It's a brilliant sample of conceptual art that sees 50 skateboards carpeting the floor, each covered with a colorful patchwork collage pieced together from fragments of prayer rugs. Referring to the Muslim act of prayer and to skateboard culture, two divergent cultural practices whose reach has expanded well beyond their original roots, Maximum Sensation examines the collision and coexistence of cultures that occur with greater frequency in this era of globalization. The piece, suggesting both cultural displacement and cultural hybridity, seems to reflect Fatmi's own experience as a Moroccan-born artist living in Paris. As he remarked in a recent interview, "I am Moroccan, Arab, Muslim geographically, Mediterranean, African," acknowledging that identity is a construct that shifts depending on context. Like Save Manhattan, his much-admired piece in the 2007 Venice Biennale, which utilized stereo speakers to recreate the pre-September skyline of lower Manhattan, Maximum Sensation employs the strategy of defamiliarization to challenge fixed points of view.
About Mounir Fatmi:
Born 1970, Tangier, Morocco; Lives and works in Paris, France.
Mounir Fatmi constructs visual spaces and linguistic games that aim to free the viewer from their preconceptions. His videos, installations, drawings, paintings and sculptures bring to light our doubts, fears and desires. They directly address the current events of our world, and speak to those whose lives are affected by specific events and reveals its structure.

His work deals with the desecration of religious object, deconstruction and the end of dogmas and ideologies. He is particularly interested in the idea of death of the subject of consumption. This can be applied to antenna cables, copier machines, VHS tapes, and a dead language or a political movement. Although aesthetically very appealing, Mounir Fatmi's work offers a look at the world from a different glance, refusing to be blinded by the conventions.

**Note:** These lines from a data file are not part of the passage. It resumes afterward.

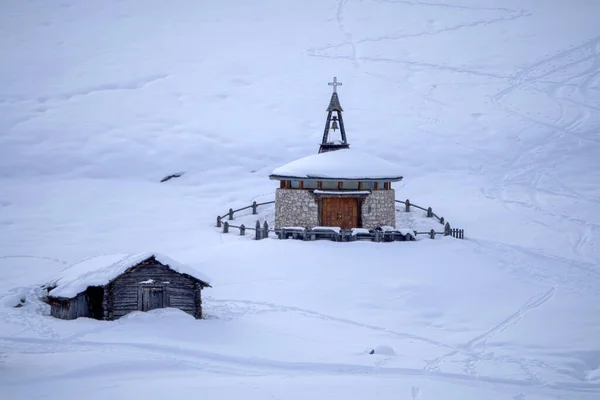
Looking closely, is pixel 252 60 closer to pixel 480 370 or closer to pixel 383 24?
pixel 383 24

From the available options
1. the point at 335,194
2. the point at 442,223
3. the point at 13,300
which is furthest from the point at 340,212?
the point at 13,300

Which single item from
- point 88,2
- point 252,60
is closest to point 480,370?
point 252,60

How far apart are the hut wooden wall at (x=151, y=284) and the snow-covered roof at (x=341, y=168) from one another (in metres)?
11.1

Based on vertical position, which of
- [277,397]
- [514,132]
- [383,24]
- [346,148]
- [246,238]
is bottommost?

Mounir Fatmi's work has been exhibited in the Migros Museum für Gegenwarskunst, Zürich, Switzerland, the Museum Kunst Palast, Düsseldorf, Germany, Centre Georges Pompidou, Paris, France, and the Mori Art Museum in Tokyo Japan. He has participated in several biennials, among them the 52nd Venice Biennial, the 2nd Seville Biennial, Spain, the 8th biennial of Sharjah and the 10th Biennial of Lyon. Since 1993, he was awarded by several prize such as the Grand Prize at the 7th Dakar Biennial in 2006 and the Uriöt prize, Rijksakademie van beeldende kunsten, Amsterdam. He received the Cairo Biennial Prize in 2010.